+++ READING PASSAGE +++

Bug 1710302
| Summary: | systemd respawns forever services triggered by a timer if fork() fails when executing ExecStart command | ||||||
|---|---|---|---|---|---|---|---|
| Product: | Red Hat Enterprise Linux 7 | Reporter: | Renaud Métrich <rmetrich> | ||||
| Component: | systemd | Assignee: | David Tardon <dtardon> | ||||
| Status: | CLOSED ERRATA | QA Contact: | Frantisek Sumsal <fsumsal> | ||||
| Severity: | high | Docs Contact: | |||||
| Priority: | high | ||||||
| Version: | 7.6 | CC: | bbreard, dtardon, msekleta, ovasik, systemd-maint-list | ||||
| Target Milestone: | rc | Keywords: | ZStream | ||||
| Target Release: | --- | ||||||
| Hardware: | All | ||||||
| OS: | Linux | ||||||
| Whiteboard: | |||||||
| Fixed In Version: | systemd-219-69.el7 | Doc Type: | If docs needed, set a value | ||||
| Doc Text: | Story Points: | --- | |||||
| Clone Of: | |||||||
| : | 1729230 (view as bug list) | Environment: | |||||
| Last Closed: | 2020-03-31 20:02:28 UTC | Type: | Bug | ||||
| Regression: | --- | Mount Type: | --- | ||||
| Documentation: | --- | CRM: | |||||
| Verified Versions: | Category: | --- | |||||
| oVirt Team: | --- | RHEL 7.3 requirements from Atomic Host: | |||||
| Cloudforms Team: | --- | Target Upstream Version: | |||||
| Embargoed: | |||||||
| Bug Depends On: | |||||||
| Bug Blocks: | 1729230 | ||||||
| Attachments: |
|
||||||
|
Description
Renaud Métrich
2019-05-15 09:58:14 UTC
Created attachment 1568931 [details]
Memory eater
gcc -o memuse memuse.c
After digging and instrumenting systemd, I found out the following:
The issue happens only on fork() failing (with ENOMEM or EAGAIN).

+++ RECORDS PROVIDED +++

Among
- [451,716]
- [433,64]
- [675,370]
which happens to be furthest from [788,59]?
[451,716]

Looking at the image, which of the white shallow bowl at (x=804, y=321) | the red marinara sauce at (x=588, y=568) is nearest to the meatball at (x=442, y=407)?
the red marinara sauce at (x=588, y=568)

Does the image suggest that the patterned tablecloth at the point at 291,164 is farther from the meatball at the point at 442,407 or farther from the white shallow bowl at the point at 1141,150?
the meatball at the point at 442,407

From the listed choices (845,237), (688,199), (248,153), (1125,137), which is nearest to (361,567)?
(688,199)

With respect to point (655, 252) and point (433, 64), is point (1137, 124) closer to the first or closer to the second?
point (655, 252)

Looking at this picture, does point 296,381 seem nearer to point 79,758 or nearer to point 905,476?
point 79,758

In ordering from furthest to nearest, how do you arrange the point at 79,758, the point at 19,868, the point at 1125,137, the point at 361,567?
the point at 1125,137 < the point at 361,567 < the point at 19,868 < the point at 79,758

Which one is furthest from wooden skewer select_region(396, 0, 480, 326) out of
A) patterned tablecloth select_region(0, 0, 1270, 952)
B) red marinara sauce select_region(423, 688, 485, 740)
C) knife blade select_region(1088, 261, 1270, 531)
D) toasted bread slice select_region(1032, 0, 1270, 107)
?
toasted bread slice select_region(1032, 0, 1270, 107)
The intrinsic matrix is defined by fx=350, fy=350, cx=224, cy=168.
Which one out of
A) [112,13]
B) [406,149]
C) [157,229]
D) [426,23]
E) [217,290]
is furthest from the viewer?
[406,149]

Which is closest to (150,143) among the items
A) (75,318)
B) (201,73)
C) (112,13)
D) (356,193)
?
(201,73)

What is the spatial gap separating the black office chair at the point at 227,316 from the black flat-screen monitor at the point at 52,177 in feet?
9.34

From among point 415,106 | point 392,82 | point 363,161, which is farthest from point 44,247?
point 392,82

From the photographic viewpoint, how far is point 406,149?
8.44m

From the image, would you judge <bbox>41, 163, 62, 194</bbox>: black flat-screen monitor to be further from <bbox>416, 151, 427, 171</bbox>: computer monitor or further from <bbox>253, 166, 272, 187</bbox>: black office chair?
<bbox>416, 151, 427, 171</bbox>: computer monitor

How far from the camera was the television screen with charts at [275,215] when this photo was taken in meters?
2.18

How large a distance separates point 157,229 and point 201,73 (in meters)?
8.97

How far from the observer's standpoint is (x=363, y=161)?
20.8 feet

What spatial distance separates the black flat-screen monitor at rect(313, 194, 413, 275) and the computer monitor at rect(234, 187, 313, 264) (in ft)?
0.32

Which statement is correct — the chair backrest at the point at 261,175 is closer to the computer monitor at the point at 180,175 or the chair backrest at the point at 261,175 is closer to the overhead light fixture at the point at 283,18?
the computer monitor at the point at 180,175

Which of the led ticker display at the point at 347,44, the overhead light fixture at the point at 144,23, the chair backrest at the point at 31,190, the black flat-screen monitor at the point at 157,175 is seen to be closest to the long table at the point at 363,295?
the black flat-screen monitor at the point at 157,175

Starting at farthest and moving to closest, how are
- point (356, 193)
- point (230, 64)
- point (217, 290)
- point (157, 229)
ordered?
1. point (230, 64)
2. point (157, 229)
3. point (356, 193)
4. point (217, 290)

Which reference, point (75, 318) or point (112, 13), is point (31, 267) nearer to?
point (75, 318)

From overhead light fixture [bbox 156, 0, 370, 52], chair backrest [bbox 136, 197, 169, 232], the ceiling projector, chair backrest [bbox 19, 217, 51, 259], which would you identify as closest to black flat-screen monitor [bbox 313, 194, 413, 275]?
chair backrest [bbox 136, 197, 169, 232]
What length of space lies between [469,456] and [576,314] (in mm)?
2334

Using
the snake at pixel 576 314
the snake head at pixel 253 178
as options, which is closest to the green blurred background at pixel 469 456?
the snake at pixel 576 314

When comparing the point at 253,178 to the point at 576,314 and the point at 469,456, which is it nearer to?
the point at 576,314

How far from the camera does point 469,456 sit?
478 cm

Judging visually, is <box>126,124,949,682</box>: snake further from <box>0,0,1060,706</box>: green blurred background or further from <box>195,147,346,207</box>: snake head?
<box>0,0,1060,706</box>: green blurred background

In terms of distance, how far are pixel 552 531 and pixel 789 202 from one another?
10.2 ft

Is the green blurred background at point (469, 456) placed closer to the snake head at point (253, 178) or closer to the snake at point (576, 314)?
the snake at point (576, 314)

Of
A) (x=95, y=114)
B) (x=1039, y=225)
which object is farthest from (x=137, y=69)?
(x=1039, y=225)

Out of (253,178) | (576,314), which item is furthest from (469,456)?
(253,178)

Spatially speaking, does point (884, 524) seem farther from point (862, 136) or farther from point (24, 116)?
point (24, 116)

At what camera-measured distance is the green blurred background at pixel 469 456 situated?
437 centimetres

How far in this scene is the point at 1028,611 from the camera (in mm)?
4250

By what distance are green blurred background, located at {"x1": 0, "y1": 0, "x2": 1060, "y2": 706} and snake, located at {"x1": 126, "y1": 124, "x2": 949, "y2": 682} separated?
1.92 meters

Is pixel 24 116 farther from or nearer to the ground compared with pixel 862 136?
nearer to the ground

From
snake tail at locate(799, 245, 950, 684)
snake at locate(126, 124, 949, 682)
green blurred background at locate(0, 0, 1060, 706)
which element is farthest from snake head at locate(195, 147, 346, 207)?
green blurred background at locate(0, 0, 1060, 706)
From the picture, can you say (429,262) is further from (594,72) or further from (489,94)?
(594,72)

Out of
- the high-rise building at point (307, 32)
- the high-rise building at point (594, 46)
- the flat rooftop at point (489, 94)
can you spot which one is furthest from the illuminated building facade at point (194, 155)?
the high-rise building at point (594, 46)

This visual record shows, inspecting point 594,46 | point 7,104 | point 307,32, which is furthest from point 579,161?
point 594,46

+++

* _REQUEST A_
Name each entry in the CC field of the systemd bug report.
* _REQUEST B_
Write the next part of the systemd bug report, picking up after its last sentence.
The listing comes from a separate source and is unrelated to the bug report.

* _TASK RESPONSE A_
bbreard, dtardon, msekleta, ovasik, systemd-maint-list

* _TASK RESPONSE B_
Relevant code:
-------- 8< ---------------- 8< ---------------- 8< ---------------- 8< --------
1740 void unit_notify(Unit *u, UnitActiveState os, UnitActiveState ns, bool reload_success) {
1741 Manager *m;
1742 bool unexpected;
[...]
1756 /* Update timestamps for state changes */
1757 if (m->n_reloading <= 0) {
1758 dual_timestamp ts;
1759
1760 dual_timestamp_get(&ts);
1761
1762 if (UNIT_IS_INACTIVE_OR_FAILED(os) && !UNIT_IS_INACTIVE_OR_FAILED(ns))
1763 u->inactive_exit_timestamp = ts;
1764 else if (!UNIT_IS_INACTIVE_OR_FAILED(os) && UNIT_IS_INACTIVE_OR_FAILED(ns))
1765 u->inactive_enter_timestamp = ts;
1766
1767 if (!UNIT_IS_ACTIVE_OR_RELOADING(os) && UNIT_IS_ACTIVE_OR_RELOADING(ns))
1768 u->active_enter_timestamp = ts;
1769 else if (UNIT_IS_ACTIVE_OR_RELOADING(os) && !UNIT_IS_ACTIVE_OR_RELOADING(ns))
1770 u->active_exit_timestamp = ts;
1771 }
-------- 8< ---------------- 8< ---------------- 8< ---------------- 8< --------
In such case, the condition updating the inactive_exit_timestamp service property (line 1762) will *not* be met due having Old State "os=UNIT_INACTIVE" and New State "ns=UNIT_FAILED".
Whereas if error happens after forking, the Old State is "os=UNIT_FAILED" and New State "ns=UNIT_ACTIVATING", so condition is met.
Timer code:
-------- 8< ---------------- 8< ---------------- 8< ---------------- 8< --------
341 static void timer_enter_waiting(Timer *t, bool initial) {
[...]
363 t->next_elapse_monotonic_or_boottime = t->next_elapse_realtime = 0;
[...]
365 LIST_FOREACH(value, v, t->values) {
[...]
392 switch (v->base) {
[...]
410 case TIMER_UNIT_ACTIVE:
411
412 base = trigger->inactive_exit_timestamp.monotonic;
413
414 if (base <= 0)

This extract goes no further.